### Passage shown
┌──

This is an archive of the discontinued Mercurial Phabricator instance.

worker: Use buffered input from the pickle stream
ClosedPublic

Authored by heftig on Jan 30 2020, 4:29 PM.

Details

Summary

On Python 3, "pickle.load" will raise an exception ("_pickle.UnpicklingError:
pickle data was truncated") when it gets a short read, i.e. it receives fewer
bytes than it requested.

On our build machine, Mercurial seems to frequently hit this problem while
updating a mozilla-central clone iff it gets scheduled in batch mode. It is easy
to trigger with:

#wipe the workdir
rm -rf *
hg update null

chrt -b 0 hg update default

I've also written the following program, which demonstrates the core problem:

from __future__ import print_function

import io
import os
import pickle
import time

obj = {"a": 1, "b": 2}
obj_data = pickle.dumps(obj)
assert len(obj_data) > 10

rfd, wfd = os.pipe()

pid = os.fork()
if pid == 0:
    os.close(rfd)

    for _ in range(4):
        time.sleep(0.5)
        print("First write")
        os.write(wfd, obj_data[:10])

        time.sleep(0.5)
        print("Second write")

└──

(Records)
┌──

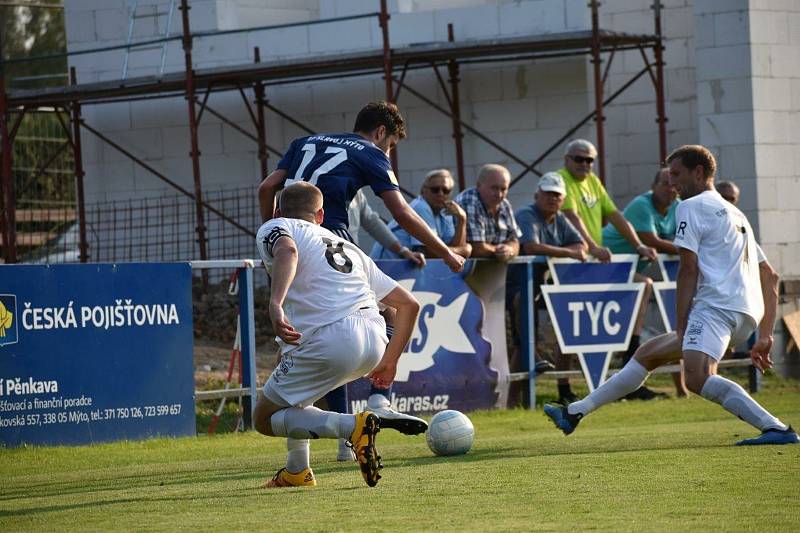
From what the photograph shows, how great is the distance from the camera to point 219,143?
21891 millimetres

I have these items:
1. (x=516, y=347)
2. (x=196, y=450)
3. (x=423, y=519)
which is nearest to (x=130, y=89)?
(x=516, y=347)

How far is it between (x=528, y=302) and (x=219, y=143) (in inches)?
386

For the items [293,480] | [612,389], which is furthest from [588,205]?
[293,480]

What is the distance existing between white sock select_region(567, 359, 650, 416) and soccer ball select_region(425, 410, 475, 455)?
2.99 feet

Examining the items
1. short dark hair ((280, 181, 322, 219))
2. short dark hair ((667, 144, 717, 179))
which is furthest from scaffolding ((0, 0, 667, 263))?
short dark hair ((280, 181, 322, 219))

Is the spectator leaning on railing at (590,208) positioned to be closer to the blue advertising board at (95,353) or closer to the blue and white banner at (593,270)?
the blue and white banner at (593,270)

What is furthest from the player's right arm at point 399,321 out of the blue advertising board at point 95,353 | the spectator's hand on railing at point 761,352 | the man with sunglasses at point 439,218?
the man with sunglasses at point 439,218

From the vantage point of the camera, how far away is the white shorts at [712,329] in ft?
29.7

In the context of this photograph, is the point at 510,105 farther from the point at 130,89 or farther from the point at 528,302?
the point at 528,302

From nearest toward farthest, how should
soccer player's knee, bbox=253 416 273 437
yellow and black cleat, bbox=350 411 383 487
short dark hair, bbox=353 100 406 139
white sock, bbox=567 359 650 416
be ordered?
1. yellow and black cleat, bbox=350 411 383 487
2. soccer player's knee, bbox=253 416 273 437
3. short dark hair, bbox=353 100 406 139
4. white sock, bbox=567 359 650 416

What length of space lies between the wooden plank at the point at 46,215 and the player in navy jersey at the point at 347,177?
1707 cm

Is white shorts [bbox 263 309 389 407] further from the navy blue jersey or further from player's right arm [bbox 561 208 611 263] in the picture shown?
player's right arm [bbox 561 208 611 263]

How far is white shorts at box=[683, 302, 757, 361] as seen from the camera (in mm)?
9055

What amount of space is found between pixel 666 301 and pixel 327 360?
7.57 metres
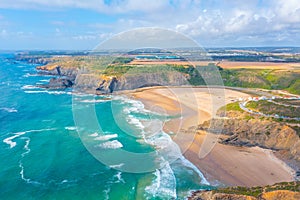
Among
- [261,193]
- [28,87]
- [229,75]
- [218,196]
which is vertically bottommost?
[28,87]

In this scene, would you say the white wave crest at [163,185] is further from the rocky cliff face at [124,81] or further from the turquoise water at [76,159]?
the rocky cliff face at [124,81]

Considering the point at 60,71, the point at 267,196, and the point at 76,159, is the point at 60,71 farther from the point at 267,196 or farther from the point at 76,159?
the point at 267,196

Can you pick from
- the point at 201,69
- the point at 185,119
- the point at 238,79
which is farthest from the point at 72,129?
the point at 238,79

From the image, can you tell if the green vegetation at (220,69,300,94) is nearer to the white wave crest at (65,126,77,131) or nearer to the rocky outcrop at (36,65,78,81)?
the white wave crest at (65,126,77,131)

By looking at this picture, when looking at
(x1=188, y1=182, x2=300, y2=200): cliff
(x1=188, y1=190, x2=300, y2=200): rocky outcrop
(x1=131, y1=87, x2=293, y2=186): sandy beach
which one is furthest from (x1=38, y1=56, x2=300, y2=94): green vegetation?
(x1=188, y1=190, x2=300, y2=200): rocky outcrop

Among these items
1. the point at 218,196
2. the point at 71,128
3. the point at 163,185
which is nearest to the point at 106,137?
the point at 71,128

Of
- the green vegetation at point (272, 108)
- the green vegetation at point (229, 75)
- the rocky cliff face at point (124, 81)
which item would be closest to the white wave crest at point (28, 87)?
the rocky cliff face at point (124, 81)
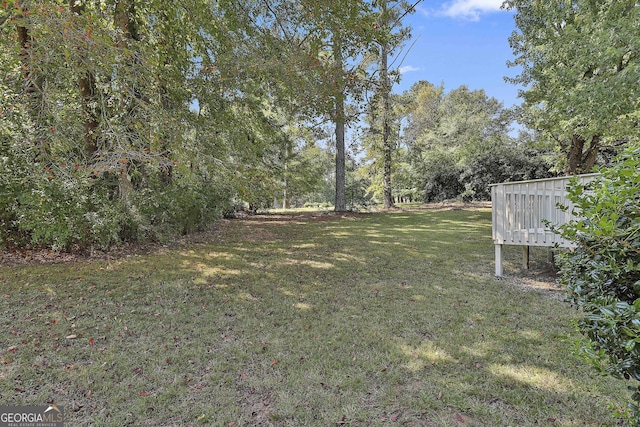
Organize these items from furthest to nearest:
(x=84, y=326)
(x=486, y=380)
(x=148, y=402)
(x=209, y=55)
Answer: (x=209, y=55) < (x=84, y=326) < (x=486, y=380) < (x=148, y=402)

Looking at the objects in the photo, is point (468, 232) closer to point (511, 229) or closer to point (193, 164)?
point (511, 229)

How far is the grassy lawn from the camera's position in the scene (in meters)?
1.92

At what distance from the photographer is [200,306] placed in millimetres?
3547

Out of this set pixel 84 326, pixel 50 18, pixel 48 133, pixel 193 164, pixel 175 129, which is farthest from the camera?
pixel 193 164

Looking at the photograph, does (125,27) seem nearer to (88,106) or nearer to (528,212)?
(88,106)

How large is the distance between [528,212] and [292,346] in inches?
142

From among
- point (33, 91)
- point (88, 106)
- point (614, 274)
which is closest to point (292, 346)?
point (614, 274)

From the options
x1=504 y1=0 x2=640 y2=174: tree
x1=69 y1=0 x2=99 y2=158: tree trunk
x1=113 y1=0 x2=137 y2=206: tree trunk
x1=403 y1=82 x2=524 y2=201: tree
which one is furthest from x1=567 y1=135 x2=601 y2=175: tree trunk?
x1=69 y1=0 x2=99 y2=158: tree trunk

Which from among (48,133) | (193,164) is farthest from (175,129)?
(48,133)

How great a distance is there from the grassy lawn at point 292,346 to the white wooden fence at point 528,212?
633 mm

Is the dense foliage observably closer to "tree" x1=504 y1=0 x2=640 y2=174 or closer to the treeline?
"tree" x1=504 y1=0 x2=640 y2=174

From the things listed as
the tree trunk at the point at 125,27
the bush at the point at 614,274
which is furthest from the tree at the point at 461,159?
the bush at the point at 614,274

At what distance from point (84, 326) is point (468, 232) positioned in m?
7.99

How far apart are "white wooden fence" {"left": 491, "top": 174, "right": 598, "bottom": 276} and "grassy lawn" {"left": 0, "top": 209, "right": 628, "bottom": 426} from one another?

└──

### Tasks for this exercise
1/ Print the stretch of the Phabricator page from "This is an archive" through "than it requested.", copied word for word.
2/ Pull out every line of the rows that contains the word "nearest".

### Responses for each task
1/
This is an archive of the discontinued Mercurial Phabricator instance.

worker: Use buffered input from the pickle stream
ClosedPublic

Authored by heftig on Jan 30 2020, 4:29 PM.

Details

Summary

On Python 3, "pickle.load" will raise an exception ("_pickle.UnpicklingError:
pickle data was truncated") when it gets a short read, i.e. it receives fewer
bytes than it requested.

2/
which is nearest to (x=130, y=89)?
From nearest toward farthest, how should
which is nearest to the point at 106,137?
Organize these items from furthest to nearest:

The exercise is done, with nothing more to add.